### Work order 1
According to the opinion piece on Nestlé's Chaffee County water permit, what brand is the water from the Ruby Mountain Springs sold under?
### Work order 2
Write the next part of the opinion piece on Nestlé's Chaffee County water permit, picking up after its final sentence.

### Document section
After multiple hearings, much testimony, technical jargon, and hyperbole about whether the 1041 permit for Nestlé Waters North America should be extended another 10 years, decision time is here for Chaffee County.
Commissioners have heard from multiple organizations and individuals on their concerns over the pumping of water from the Ruby Mountain Springs and loading it on trucks to be driven to Denver where the water is processed and put in plastic bottles and sold as the Arrowhead brand.
Some county officials have held that the review can only consider whether Nestlé has performed in accordance with the specific provisions of the original 1041 agreement back in 2009. I strongly disagree with that contention. The decision certainly can take into account much more than the limited provisions of the 1041 pact itself.
While some assessments agree that most, but not all, of the permit water provisions have been upheld by Nestlé, there are larger questions that echo from the past decision of the former commissioners Holman, Giese and Glenn; so controversial in 2009, that speak even louder today.
I hope commissioners are listening.
Opponents, including the organizers of Unbottle and Protect Chaffee County Water, (ably represented by spokesperson Jennifer Swacina), supported by 350 Central Colorado and groups like The Story of Stuff Project, which has mounted legal battles against Nestlé ’s bottled water industry and its tactics dealing with smaller communities and their water resources, make arguments that underscore larger environmental issues.
While most of our state is literally withering under drought conditions that are unprecedented, and communities seeing historic-size wildfires that strain resources (and as we remember the Decker fire of a year ago) the most precious resource we have, water, has gained new importance.
The 2009 decision of the former commissioners has been criticized as an example of how short sighted officials can be when presented with short-term rewards by a multinational corporation that desires to profit from a created market for a product like bottled water. The decisions of local landowners who profited from selling to Nestlé has also come under critical scrutiny, as has the role of one Planning Commission member who resigned after also serving simultaneously as a Nestlé consultant for years.
Those past actions, pardon the pun, are water over the dam. The future is what is important now. The health of the Ruby Springs aquifer, our local Chaffee County environment, and resources have to take precedence.
While Nestlé has demonstrated its good neighbor intentions with educational endowments to Salida and Buena Vista schools, contributions to local organizations aiding in pandemic relief, and other gestures that are very commendable, critics have said it could be providing much more in exchange for its huge profits from selling millions of gallons of bottled water from our aquifer over the past decade.

### Record extracts
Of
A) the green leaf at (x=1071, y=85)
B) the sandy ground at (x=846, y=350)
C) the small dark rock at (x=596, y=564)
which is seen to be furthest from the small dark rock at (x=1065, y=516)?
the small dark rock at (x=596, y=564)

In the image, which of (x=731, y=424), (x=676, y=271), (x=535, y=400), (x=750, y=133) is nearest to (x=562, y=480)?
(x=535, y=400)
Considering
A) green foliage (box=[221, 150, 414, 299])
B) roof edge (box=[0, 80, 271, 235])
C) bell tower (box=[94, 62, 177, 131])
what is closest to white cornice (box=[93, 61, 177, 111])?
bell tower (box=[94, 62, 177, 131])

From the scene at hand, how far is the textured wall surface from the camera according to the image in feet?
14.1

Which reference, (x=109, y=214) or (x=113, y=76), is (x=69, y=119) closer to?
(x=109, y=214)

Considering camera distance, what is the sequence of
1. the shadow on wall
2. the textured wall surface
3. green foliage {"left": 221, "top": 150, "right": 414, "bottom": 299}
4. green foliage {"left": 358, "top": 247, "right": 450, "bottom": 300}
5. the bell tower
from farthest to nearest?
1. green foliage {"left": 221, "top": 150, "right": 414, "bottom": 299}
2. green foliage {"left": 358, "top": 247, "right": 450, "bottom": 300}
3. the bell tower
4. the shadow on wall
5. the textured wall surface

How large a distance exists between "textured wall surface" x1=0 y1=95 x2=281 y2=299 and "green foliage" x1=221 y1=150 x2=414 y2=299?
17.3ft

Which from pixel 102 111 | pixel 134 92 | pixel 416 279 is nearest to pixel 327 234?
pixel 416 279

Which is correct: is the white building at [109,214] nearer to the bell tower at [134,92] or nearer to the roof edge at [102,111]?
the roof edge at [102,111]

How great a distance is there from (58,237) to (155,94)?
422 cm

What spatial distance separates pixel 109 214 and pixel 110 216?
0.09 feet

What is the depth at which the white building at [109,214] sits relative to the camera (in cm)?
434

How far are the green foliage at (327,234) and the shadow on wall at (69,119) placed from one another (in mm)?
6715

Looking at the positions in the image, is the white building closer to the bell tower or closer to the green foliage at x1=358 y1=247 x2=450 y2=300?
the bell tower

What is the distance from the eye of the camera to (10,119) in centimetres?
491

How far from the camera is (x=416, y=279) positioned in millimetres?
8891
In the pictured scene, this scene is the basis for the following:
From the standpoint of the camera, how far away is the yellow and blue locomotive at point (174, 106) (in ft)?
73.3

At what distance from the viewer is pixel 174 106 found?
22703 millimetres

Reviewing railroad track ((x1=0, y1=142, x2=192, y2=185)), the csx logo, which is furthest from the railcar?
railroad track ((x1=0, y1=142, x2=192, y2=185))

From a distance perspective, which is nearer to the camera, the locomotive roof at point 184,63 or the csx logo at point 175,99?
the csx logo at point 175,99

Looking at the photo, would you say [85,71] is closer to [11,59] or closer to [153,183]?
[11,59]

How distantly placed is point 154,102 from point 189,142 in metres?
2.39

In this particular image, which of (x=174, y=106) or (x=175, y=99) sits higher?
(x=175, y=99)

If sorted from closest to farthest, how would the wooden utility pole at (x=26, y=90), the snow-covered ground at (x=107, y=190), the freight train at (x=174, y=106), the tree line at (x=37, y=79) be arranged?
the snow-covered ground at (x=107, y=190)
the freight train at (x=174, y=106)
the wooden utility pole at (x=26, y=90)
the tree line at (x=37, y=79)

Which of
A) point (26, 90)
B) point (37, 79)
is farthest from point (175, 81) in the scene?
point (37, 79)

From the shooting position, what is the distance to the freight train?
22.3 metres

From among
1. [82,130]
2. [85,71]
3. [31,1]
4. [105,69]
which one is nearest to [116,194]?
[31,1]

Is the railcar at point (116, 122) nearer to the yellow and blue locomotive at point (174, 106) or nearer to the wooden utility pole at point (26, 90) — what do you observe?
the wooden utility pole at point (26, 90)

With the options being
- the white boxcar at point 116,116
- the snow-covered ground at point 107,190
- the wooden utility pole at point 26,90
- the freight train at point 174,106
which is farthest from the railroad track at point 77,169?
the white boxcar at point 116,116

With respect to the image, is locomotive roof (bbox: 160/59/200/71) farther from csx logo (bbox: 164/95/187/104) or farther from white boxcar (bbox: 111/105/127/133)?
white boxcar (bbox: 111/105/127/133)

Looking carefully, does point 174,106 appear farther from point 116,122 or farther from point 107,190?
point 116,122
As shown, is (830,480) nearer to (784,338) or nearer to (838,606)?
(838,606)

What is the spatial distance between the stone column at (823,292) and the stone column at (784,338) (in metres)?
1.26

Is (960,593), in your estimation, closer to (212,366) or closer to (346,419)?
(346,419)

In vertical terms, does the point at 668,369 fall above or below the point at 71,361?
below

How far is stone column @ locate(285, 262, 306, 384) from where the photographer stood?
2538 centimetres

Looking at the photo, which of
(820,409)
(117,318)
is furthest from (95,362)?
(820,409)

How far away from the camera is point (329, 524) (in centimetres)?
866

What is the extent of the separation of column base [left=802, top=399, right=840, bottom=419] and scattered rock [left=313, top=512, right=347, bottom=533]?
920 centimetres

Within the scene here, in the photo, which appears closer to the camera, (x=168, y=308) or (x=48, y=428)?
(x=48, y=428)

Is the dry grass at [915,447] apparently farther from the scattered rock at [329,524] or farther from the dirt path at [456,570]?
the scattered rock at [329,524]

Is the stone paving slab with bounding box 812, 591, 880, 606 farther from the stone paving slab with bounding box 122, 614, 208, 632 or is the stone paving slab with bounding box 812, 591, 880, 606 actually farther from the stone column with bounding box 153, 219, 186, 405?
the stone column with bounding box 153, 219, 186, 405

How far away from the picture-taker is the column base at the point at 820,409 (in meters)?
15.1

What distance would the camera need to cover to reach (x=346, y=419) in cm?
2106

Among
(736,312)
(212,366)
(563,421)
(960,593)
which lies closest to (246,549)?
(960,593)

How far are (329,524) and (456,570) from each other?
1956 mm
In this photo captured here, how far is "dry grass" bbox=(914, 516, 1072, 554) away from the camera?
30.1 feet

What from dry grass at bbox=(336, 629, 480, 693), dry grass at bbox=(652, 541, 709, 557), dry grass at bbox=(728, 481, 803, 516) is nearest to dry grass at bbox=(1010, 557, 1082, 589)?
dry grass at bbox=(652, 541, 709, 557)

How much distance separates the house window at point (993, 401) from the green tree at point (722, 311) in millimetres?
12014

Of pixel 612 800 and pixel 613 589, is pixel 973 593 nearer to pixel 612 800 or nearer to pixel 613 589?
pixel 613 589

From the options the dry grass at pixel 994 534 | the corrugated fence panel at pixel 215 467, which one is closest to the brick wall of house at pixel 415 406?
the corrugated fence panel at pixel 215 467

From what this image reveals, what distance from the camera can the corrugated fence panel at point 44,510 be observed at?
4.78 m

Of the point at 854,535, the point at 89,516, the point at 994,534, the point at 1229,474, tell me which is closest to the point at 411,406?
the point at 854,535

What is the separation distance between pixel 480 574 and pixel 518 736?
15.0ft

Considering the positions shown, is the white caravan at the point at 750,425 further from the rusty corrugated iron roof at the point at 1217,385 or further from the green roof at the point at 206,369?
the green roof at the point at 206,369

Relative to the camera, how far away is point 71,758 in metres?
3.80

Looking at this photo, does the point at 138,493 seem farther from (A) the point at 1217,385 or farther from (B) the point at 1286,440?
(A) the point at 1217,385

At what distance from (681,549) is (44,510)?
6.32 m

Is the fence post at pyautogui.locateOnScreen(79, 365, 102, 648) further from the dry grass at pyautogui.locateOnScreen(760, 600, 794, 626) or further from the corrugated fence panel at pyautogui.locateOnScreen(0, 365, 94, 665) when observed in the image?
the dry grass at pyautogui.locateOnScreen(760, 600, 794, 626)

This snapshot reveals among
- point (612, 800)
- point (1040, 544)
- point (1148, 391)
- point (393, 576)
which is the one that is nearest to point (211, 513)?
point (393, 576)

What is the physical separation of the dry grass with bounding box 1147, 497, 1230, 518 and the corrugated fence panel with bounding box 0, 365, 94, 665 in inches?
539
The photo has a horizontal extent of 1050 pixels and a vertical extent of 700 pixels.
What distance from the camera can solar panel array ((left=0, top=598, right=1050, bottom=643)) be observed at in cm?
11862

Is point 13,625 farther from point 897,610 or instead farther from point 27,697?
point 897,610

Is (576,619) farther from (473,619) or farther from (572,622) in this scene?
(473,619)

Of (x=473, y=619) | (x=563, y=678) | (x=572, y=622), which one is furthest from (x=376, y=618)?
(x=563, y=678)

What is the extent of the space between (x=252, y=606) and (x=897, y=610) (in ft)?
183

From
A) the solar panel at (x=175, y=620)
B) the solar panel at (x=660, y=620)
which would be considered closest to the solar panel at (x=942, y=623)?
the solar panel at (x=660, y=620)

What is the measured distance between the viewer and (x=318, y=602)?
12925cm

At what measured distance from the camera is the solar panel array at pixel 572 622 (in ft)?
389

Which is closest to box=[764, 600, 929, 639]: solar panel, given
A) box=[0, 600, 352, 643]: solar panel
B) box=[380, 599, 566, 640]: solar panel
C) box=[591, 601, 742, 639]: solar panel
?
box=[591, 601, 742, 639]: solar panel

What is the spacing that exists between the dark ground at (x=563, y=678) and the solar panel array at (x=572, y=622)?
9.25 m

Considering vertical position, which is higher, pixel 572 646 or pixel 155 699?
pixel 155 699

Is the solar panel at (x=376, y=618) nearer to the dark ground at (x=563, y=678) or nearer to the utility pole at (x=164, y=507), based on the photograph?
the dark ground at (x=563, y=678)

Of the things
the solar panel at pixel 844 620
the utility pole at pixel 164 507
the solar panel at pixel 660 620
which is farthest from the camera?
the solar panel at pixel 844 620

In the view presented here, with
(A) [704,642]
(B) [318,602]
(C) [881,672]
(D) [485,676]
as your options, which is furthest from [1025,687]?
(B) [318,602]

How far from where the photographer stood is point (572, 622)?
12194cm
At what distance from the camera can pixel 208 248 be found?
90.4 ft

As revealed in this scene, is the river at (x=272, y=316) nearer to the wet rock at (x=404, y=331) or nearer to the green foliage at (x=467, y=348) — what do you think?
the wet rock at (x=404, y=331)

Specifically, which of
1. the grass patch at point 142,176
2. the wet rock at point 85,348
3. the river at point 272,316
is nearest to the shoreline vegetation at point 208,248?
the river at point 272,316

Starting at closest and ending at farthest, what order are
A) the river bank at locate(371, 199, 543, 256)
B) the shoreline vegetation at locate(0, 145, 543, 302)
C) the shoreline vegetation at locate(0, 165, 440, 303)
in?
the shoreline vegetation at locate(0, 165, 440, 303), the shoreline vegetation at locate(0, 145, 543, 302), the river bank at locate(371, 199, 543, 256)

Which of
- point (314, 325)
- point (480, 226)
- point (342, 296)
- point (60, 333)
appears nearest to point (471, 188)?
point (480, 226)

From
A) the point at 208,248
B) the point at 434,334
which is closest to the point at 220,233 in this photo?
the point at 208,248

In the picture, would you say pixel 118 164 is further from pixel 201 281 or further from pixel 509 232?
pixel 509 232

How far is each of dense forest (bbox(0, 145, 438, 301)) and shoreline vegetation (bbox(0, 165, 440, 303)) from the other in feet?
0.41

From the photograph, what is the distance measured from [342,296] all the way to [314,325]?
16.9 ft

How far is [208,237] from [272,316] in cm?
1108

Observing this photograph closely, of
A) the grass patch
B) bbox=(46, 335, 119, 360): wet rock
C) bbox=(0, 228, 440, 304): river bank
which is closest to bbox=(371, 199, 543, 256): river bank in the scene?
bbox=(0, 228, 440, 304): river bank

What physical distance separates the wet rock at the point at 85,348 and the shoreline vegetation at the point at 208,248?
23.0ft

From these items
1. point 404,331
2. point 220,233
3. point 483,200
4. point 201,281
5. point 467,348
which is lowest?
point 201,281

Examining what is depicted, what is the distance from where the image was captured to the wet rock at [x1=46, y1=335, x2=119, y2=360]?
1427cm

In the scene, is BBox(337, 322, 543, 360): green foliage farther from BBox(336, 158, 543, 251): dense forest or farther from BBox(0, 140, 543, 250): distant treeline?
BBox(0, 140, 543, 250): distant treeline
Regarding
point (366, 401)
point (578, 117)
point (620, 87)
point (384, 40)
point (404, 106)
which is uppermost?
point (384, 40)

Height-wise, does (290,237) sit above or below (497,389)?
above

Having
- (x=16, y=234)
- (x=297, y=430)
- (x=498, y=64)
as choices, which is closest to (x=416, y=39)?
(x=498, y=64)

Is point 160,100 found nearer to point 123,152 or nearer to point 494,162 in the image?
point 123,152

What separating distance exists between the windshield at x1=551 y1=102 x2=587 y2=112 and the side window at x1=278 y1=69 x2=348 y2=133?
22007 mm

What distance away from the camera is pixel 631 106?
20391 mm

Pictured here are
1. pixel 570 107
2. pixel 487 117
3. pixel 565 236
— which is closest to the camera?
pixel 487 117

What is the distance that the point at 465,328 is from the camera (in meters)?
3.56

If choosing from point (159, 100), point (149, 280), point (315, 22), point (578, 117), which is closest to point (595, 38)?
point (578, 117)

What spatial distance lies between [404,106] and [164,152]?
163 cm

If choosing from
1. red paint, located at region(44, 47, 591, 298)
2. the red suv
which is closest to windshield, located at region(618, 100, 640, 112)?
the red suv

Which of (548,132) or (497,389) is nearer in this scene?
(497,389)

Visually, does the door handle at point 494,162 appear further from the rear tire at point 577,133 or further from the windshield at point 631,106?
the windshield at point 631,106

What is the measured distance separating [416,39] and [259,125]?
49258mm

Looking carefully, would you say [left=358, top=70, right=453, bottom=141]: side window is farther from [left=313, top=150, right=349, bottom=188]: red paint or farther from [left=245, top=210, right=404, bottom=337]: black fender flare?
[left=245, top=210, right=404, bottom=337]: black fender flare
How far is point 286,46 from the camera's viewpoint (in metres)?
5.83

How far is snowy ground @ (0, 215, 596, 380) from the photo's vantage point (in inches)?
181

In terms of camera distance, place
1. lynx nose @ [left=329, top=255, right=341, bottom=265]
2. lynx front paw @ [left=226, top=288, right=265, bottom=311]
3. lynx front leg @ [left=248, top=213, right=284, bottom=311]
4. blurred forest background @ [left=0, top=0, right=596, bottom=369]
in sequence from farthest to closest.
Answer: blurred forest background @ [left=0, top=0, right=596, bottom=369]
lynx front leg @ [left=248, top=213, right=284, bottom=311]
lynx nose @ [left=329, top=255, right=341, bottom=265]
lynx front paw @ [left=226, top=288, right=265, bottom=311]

### Answer space 1
Arrowhead.

### Answer space 2
Questions about whether Nestlé Waters will be sold in the near future to another company or private equity firm are now appropriate in view of how it could negate any Nestlé promises for future community support. It raises questions of whether a less reputable entity would be more adversarial in dealing with the county.
Obviously, the impact of single-use plastic bottles on the environment, worldwide, in the U.S. and locally should not be regarded lightly.
The fact Nestlé only pumps about half of the permitted flow of up to 65 million gallons annually from the spring does not guarantee it won’t pump the full amount in the future.
Testimony that the flow taken from the aquifer is minimal compared to its measured flows seemingly ignores the threat of the deepening drought in our state and the global warming that causes it.
The perceived threat of Nestlé suing the county if this agreement is not renewed seems to ignore the county’s inherent right to decide its own future and that of its valued resources.
In our current political environment nationally, concerns over whether corporate oligarchy trumps true democratic rule are appropriate to consider.
So many citizens at these hearings have demanded the county end this relationship, correct the mistake in judgment made by commissioners more than a decade ago, and show their constituents that their concerns and the environmental health of the community hold more sway than the influence of a corporate giant.
Ten years is long enough; the 1041 permit should be allowed to expire.
Editor’s note: Dan Smith is a reporter for Ark Valley Voice covering a variety of health-related entities and the Salida Airport. This letter represents his own opinion about the Nestlé Water 1041 permit.